A Review of JHU Data Science Specialization
When I first joined Inspire, I actually had very limited data science knowledge and programming experience. In order to get myself up to speed, I searched online for a self-paced MOOC. One course that came up was the data science specialization from Johns Hopkins University on Coursera. Several reasons that I finally chose this specialization are:
- It has decent online review and rating.
- It is an R based course/specialization.
- It covers almost all aspects of data science.
To be honest, the whole journey to complete this 10-course specialization is not that straight forward. I signed up the whole specialization at the beginning of 2016 and it took me almost two years to finalize it. The main reason is that Coursera did not require monthly subscription back in the old days and the course can be slowly taken in a period of two years with just one time upfront charge. Retrospectively, I guess I would finish it much earlier if I were under the current monthly subscription plan. Anyway, I finalized the whole specialization at the beginning of 2018. Let me first show you the certificate.
This specialization consists of 10 courses. I will briefly review each of them as follows.

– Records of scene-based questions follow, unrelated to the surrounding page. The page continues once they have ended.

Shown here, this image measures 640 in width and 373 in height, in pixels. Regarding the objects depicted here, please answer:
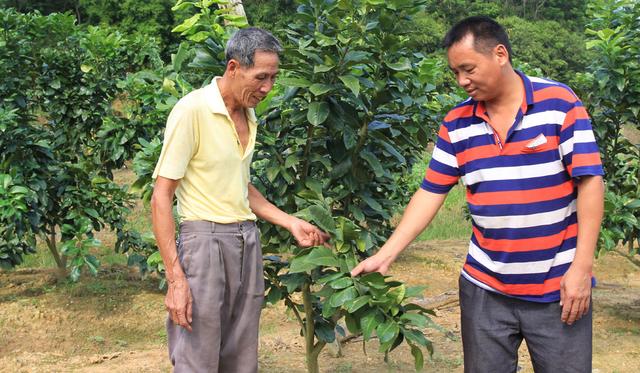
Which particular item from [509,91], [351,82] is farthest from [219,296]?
[509,91]

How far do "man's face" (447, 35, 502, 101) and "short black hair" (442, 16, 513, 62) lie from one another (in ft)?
0.04

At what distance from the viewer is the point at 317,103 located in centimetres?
306

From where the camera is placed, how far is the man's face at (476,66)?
7.78 feet

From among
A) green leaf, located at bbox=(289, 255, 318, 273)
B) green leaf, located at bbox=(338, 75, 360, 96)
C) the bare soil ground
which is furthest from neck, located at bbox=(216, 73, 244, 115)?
the bare soil ground

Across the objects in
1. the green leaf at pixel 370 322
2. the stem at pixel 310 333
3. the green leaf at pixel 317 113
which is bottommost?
the stem at pixel 310 333

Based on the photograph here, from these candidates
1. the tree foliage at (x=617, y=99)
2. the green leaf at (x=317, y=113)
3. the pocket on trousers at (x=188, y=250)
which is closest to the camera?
the pocket on trousers at (x=188, y=250)

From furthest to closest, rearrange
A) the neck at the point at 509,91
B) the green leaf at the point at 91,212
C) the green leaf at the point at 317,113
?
the green leaf at the point at 91,212, the green leaf at the point at 317,113, the neck at the point at 509,91

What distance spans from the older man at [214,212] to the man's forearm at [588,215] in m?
1.11

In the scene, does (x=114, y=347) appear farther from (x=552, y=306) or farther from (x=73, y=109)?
(x=552, y=306)

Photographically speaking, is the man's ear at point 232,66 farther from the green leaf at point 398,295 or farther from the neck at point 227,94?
the green leaf at point 398,295

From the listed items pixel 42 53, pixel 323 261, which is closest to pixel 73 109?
pixel 42 53

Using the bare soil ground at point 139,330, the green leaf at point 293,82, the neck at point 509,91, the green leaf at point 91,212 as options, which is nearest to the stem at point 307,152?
the green leaf at point 293,82

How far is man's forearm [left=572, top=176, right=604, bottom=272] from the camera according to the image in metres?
2.32

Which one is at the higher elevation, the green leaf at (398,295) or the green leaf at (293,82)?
the green leaf at (293,82)
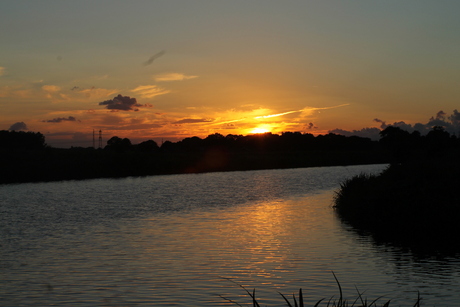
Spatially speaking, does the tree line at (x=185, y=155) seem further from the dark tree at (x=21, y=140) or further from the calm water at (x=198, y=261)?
the calm water at (x=198, y=261)

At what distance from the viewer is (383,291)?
1352 centimetres

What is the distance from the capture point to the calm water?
530 inches

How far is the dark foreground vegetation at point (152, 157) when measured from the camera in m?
73.6

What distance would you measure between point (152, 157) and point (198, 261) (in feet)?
262

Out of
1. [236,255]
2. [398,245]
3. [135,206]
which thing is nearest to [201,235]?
[236,255]

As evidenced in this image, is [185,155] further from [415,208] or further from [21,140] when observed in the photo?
[415,208]

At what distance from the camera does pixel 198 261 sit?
701 inches

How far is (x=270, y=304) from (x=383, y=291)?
3301mm

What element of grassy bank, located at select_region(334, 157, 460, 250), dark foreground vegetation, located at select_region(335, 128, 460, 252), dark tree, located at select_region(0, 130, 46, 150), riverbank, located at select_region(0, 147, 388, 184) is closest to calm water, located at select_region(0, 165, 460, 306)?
dark foreground vegetation, located at select_region(335, 128, 460, 252)

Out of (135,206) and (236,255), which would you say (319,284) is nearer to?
(236,255)

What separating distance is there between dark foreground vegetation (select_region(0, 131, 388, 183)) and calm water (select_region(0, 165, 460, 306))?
41626 millimetres

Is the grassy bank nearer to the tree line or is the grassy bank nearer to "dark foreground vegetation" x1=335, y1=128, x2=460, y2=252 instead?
"dark foreground vegetation" x1=335, y1=128, x2=460, y2=252

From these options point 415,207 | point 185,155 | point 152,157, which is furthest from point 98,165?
point 415,207

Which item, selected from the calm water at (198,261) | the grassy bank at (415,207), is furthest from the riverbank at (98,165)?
the grassy bank at (415,207)
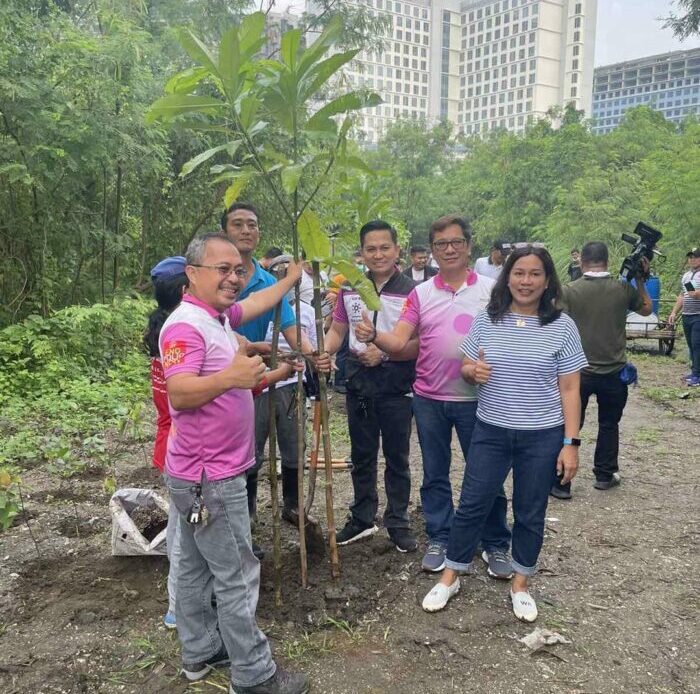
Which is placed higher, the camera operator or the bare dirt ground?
the camera operator

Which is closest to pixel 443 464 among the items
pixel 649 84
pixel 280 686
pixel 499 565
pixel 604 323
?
pixel 499 565

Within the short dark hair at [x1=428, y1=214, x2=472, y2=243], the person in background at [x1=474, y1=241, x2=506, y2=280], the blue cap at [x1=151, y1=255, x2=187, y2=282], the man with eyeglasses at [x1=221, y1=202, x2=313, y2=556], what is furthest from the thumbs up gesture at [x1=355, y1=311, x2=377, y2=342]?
the person in background at [x1=474, y1=241, x2=506, y2=280]

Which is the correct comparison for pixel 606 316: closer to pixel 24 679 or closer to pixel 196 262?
pixel 196 262

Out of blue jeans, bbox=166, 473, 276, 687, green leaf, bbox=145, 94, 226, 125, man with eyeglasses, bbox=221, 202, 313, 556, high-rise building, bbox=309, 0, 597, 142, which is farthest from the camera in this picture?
high-rise building, bbox=309, 0, 597, 142

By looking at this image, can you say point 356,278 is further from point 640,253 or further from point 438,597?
point 640,253

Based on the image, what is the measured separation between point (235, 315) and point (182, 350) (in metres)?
0.59

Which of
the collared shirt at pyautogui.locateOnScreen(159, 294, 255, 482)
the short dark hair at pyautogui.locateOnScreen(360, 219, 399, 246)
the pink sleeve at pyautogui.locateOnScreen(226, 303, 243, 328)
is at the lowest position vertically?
the collared shirt at pyautogui.locateOnScreen(159, 294, 255, 482)

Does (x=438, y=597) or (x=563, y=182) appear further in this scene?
(x=563, y=182)

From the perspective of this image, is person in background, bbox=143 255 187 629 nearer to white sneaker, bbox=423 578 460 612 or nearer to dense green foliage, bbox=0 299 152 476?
white sneaker, bbox=423 578 460 612

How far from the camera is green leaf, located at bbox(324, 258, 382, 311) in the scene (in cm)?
250

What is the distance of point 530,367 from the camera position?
9.29ft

Course 1 The Data Scientist Toolbox
It is critical to choose a good tool set, which can often times double or even triple your work efficiency. When I just started using R, I did not do much research and used the command line R (not even vim) in linux for quite a while before finding Rstudio. The course covers most of the tools needed for R based data science work. In my view, the ranking of the tools are as follows
- Rstudio: The most popular IDE for R. I should say R could not be that popular without Rstudio. Rstudio is continuously integrating functions to make R programming easier and faster. Autocomplete, hotkeys, Rstudio project …, there are so many reasons to love Rstudio.
- Git: The most popular version control program. Since Rstudio already has a very good git integration for basic usages, we just need to click the buttons in most of the cases. However, it is better to know more advanced git function, such as merge, rebase, branch, etc.
- Rmarkdown: The all-in-one reporting tool in R. You can use Rmarkdown to create slides, jupyter like notebook, academic paper, interactive website, etc. Rstudio’s integration of Rmarkdown is also perfect.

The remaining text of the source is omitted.